Repeated administration depends on clinical situation and the decision should be taken by a specialist in medical oncology.

4.9  Overdose

There is no known antidote for Ftorafur overdose. The primary anticipated complications of overdose of Ftorafur would consist of bone marrow suppression, CNS functional disturbances, mucositis, nausea and vomiting. Treatment of Ftorafur overdosing is symptomatic.

Pharmacotherapeutic group: Cytostatic agents, ATC code: L01B C03

Ftorafur possesses an antitumor activity similar to 5-fluorouracil (5FU) and is regarded as a transport form of 5FU. It is in vivo gradually converted to 5FU by microsom fractions of the liver, thus maintaining long-term 5FU level and showing high anticancer activity. 5FU displays its antitumor effect by phosphorilation, inhibiting thymidilate synthetase, the only enzyme producing TMP in de novo synthesis, blocking the DNA synthesis. Additionally, FUMP is being incorporated into RNA, causing the disfunctioning of the latter.

5.2 Pharmacokinetic properties

Tegafur is easily and completely absorbed in gastrointestinal tract when administered orally. Active metabolites appeared in the plasma not before 0.5-1.0 hour and are found in blood at least 24 h afterwards. Maximum concentration is reached 4 to 6 h after administration, and provides constant concentration of 5FU. Food slightly reduced absorption of medicine.

5.3 Preclinical safety data

The mutagenic properties of Ftorafur were studied in vitro and in vivo at the chromosomal level. In vivo Ftorafur did not increase the incidence of aberrations in the bone marrow of hamsters, nor in retransplanted tumours sensitive to it in vitro. CA-1 reinoculated in nude mice showed an increase in aberrant metaphases, whereas the chromosomes in bone marrow cells of these mice remained intact.  Probably the mutagenic action of Ftorafur consists of the disorders in DNA replication.

Administration of Ftorafur in doses 30, 60 and 90 mg/kg in mice and rats rendered no teratogenic effect, occasionally an embryotoxic effect was registered.
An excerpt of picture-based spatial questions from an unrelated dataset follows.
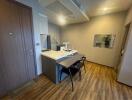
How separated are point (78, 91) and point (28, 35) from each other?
2.18 m

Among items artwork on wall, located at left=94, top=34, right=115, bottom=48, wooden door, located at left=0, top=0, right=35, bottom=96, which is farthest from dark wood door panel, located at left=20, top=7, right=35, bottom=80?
artwork on wall, located at left=94, top=34, right=115, bottom=48

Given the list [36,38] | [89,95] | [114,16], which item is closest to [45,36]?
[36,38]

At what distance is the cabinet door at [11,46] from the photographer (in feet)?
5.23

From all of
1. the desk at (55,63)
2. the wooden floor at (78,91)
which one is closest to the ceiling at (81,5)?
the desk at (55,63)

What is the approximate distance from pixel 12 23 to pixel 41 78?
6.28ft

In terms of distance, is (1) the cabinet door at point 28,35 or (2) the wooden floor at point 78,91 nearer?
(2) the wooden floor at point 78,91

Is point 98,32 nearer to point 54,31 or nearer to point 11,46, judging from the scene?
point 54,31

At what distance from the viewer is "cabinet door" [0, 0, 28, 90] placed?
159 cm

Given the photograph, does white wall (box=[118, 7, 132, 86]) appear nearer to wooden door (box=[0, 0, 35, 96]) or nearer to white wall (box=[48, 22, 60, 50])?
wooden door (box=[0, 0, 35, 96])

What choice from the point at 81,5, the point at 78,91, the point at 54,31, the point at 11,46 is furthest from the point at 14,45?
the point at 54,31

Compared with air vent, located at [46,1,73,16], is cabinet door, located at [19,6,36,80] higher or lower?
lower

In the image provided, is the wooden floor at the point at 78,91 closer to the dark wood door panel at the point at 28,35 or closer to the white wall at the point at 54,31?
the dark wood door panel at the point at 28,35

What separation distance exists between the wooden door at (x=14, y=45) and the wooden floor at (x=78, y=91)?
431 mm

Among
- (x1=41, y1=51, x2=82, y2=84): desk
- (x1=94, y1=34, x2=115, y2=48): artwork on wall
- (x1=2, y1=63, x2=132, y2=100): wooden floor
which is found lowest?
(x1=2, y1=63, x2=132, y2=100): wooden floor
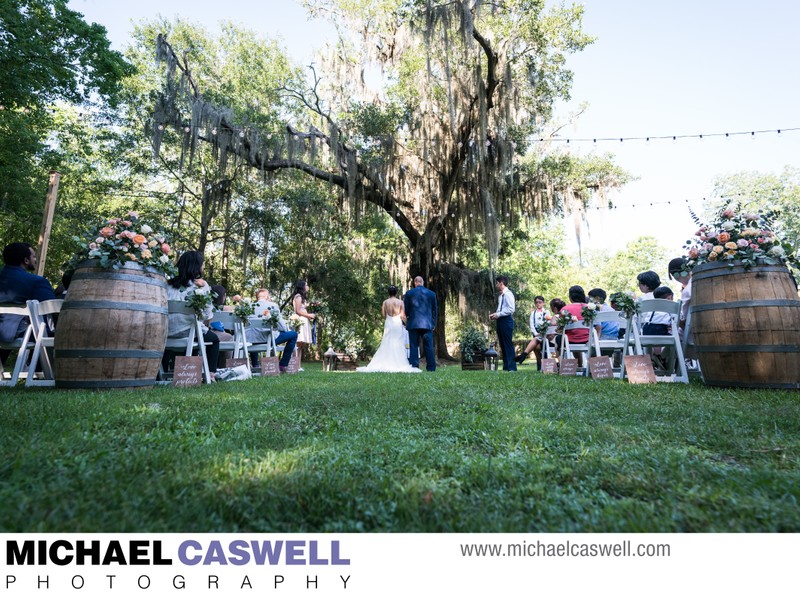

Preclinical acute, subacute and chronic toxicity investigations of Ftorafur action on mice, rats, cats, rabbits and dogs showed its lower toxicity in comparison of 5FU not only regarding its lethal effects, but also in action on hemopoiesis. Administration of Ftorafur does not cause substantial pathomorphological changes in internal organs of the experimental animals.

Stearic acid.

Hard gelatine capsule

Body composition:

Quinoline yellow (E 104)

Red iron oxide (E 172)

Titanium dioxide (E 171)

Gelatine

Cap composition:

Ponceau 4 R (E 124)

Quinoline yellow (E 104)

Titanium dioxide (E 171)

Gelatine

6.2  Incompatibilities

None stated.

6.3  Shelf life

4 years.

6.4  Special precautions for storage

Do not store above 25 °C. Protect from light.

Store in the original package.

6.5  Nature and contents of container

100 hard capsules of Ftorafur 400 mg in polyethylene containers with push-fit closures.

6.6  Special precautions for disposal and other handling

No special requirements.

Expediableness: Only for prescription to special units (group II).